At VMworld 2013 in San Francisco, VMware announced the release of vSphere 5.5. As its 5.5 version number suggests, the new vSphere release is more of an evolutionary update than a revolutionary release. Many of the enhancements focus on extending scalability and catching up in those areas where Microsoft Windows Server 2012 Hyper-V has leap-frogged it. Here are the top 10 features in VMware vSphere 5.5.

1. Increased Maximum RAM and vCPUs per Host—In his VMworld keynote address, VMware CEO Pat Gelsinger referred to vSphere 5.5 as the 2X release because VMware essentially doubles the scalability of vSphere. The maximum supported RAM per host has been increased from 2TB to 4TB. Likewise, the number of logical CPUs supported per host has increased from 160 to 320. These improvements essentially put vSphere 5.5 back on par with Hyper-V.

2. Increased vCPUs per Host —Another closely related scalability enhancement is the increased number of vCPUs supported per host; vSphere 5.5 supports up to 4,096 vCPUs per host, whereas the older version topped out at 2,048.

3. Increased NUMA Support—For virtualized workloads, physical memory is probably the most important resource. Most new servers provide non-uniform memory access (NUMA) support. NUMA is designed to improve performance by assigning memory on a per-processor basis. Each block of memory assigned to a processor is known as a NUMA node. A CPU can access the memory in its local NUMA node more quickly than it can access a non-local NUMA node. In vSphere 5.5, the support for NUMA nodes is increased from 8 to 16 nodes.

4. Support for CPU C-States—In vSphere 5.1, VMware provided support for CPUs' enhanced performance state (P-state), allowing processors to run at lower frequency and voltage settings during periods of low resource utilization, while increasing those settings during periods of high utilization. Now, vSphere 5.5 can use the deep processor power state (C-state) to minimize the power consumed by idle CPUs during periods of inactivity.

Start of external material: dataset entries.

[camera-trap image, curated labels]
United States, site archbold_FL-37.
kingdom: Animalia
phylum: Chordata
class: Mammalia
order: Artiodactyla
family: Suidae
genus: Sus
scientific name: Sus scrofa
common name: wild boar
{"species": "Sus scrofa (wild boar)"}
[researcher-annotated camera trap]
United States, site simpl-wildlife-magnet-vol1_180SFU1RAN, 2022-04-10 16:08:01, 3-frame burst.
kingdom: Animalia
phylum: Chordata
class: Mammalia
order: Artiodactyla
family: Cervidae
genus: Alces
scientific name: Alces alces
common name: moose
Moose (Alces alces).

5. Scalability Enhancements for the Free vSphere Hypervisor—Another important change, especially for small-to-midsized businesses (SMBs), is memory support enhancements to the free vSphere hypervisor. With vSphere 5.5, the free vSphere hypervisor no longer has any physical memory limitations; the older version was limited to 32GB of host RAM.

6. Support for 62 TB VMDK Files—The increase in maximum virtual machine disk (VMDK) size is a welcome enhancement of vSphere 5.5. Previous releases of vSphere limited the VMDK size to 2TB; vSphere 5.5 pushes the maximum VMDK size to 62TB for both VMFS-5 and NFS.

7. Support for Hot-Pluggable PCIe SSD Drives—As prices continue to drop, high-performance solid state disk (SSD) drives are becoming more prevalent in today’s data centers. Previous releases of vSphere have supported hot-pluggable SATA and SAS drives. The new release supports hot-pluggable SSD drives, as well.

8. Improved Networking Performance—The vSphere 5.5 release provides improved network performance with support for 40GB NICs. Another networking enhancement provides support for 16GB end-to-end (E2E) Fibre Channel connections. With the previous release, the host-to-switch connection could run at 16GB but the switch-to-array connection was limited to 8GB. The vSphere 5.5 release now supports full 16GB E2E Fibre Channel connectivity.

9. Expanded vGPU Support—Previously, vSphere 5.1 introduced support for hardware-accelerated 3D graphics using vGPUs inside of a virtual machine (VM), but this support was limited to NVIDIA GPUs. Now, vSphere 5.5 adds support for AMD and Intel GPUs, as well as the ability to use vMotion to move a VM between GPU vendors. However, if the vGPU is configured to use hardware rendering, the GPU must exist in the destination host; otherwise, the vMotion procedure will fail.

10. App HA—One of the other major enhancements in vSphere 5.5 is the new App HA feature. App HA extends VMware’s operations monitoring capabilities to a number of business-critical applications. The new App HA can monitor SQL Server 2012, 2008 R2, 2008, and 2005; as well as IIS 8.0, 7.0, and 6.0; Tomcat 7.0 and 6.0; and Apache HTTP Server 2.2, 2.0, and 1.3.